A review of a quarterly Minimum Data Set assessment (MDS-a federally mandated standardized assessment process conducted at specific intervals to plan resident care) dated December 18, 2023, revealed Resident 39 was cognitively intact and required moderate to maximum assistance for activities of daily living.

The facility policy entitled "Notification to Physician/Family/Resident Representative of Change in Resident Health Status" dated as reviewed March 16, 2023, revealed that acute illness or significant change in a resident's physical, mental or psychosocial status (i.e., deterioration in health, mental or psychosocial status in either life-threatening condition or clinical complications). A need to alter treatment or change an existing form of treatment due to adverse consequences. A need to alter treatment significantly means to stop of form of treatment because of adverse consequences notification depending on the nursing assessment, appropriate notification may be immediate to 48 hours.

A nursing note dated December 17, 2023, at 11:55 PM indicated that several times, nursing observed the resident asleep in her wheelchair, slumped over to her left side, needing verbal cues to sit up. The resident's medications were withheld due to resident's inability to swallow.

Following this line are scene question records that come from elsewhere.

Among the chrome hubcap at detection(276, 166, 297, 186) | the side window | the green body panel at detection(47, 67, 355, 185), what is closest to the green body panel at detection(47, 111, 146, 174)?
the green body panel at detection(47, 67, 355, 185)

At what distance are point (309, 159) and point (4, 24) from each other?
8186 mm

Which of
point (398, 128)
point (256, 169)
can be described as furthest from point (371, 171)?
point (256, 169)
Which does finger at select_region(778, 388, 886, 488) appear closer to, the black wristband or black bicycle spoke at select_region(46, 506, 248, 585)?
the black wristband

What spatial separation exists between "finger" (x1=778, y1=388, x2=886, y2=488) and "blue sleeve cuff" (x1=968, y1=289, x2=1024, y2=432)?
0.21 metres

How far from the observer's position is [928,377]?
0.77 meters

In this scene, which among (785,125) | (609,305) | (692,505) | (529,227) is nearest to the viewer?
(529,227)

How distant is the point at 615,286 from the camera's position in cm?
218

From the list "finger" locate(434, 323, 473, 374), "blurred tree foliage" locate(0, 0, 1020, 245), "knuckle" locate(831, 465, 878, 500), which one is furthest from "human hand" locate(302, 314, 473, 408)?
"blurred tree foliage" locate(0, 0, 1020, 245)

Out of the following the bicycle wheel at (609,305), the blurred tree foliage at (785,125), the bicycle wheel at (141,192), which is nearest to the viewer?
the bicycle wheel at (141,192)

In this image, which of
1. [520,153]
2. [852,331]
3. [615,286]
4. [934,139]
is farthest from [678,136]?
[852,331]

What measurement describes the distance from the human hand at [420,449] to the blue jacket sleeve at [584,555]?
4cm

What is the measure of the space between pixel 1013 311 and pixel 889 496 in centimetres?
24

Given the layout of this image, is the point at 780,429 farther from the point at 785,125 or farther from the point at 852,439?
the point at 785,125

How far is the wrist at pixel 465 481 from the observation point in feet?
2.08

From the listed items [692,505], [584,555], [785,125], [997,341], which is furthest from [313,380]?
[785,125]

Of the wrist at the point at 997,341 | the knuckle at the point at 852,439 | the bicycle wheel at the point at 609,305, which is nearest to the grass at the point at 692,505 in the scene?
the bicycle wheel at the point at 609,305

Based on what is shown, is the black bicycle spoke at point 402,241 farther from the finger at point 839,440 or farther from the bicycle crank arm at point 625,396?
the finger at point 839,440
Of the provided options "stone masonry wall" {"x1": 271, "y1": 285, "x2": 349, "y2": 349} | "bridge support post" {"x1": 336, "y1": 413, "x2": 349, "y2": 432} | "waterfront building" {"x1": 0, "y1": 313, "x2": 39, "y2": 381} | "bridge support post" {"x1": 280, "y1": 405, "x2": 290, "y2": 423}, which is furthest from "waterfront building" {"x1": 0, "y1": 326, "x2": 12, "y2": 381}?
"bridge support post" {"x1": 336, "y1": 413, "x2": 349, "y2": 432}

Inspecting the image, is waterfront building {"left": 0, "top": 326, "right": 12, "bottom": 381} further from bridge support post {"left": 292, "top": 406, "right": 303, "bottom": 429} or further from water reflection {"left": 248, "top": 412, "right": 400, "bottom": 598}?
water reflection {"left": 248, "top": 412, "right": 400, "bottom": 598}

Nursing noted that they will continue to monitor the resident.

A review of the Resident 39's December MAR (medication administration record) revealed that on December 17, 2023, the following medications were held at approximately 8:00 PM due to the resident's inability to swallow; Melatonin 3 milligrams (mg), Mirtazapine (antidepressant medication) 7.5 mg, Carbidopa-levodopa 25-250 mg, Carboxymethlycellulose Sodium ophthalmic solution (eye drops) one drop in both eyes, Colace (stool softener) 100 mg, Tylenol arthritis extended release (ER) 650 mg, Multivitamin with minerals, Lamotrigine (anticonvulsant medication) 100 mg.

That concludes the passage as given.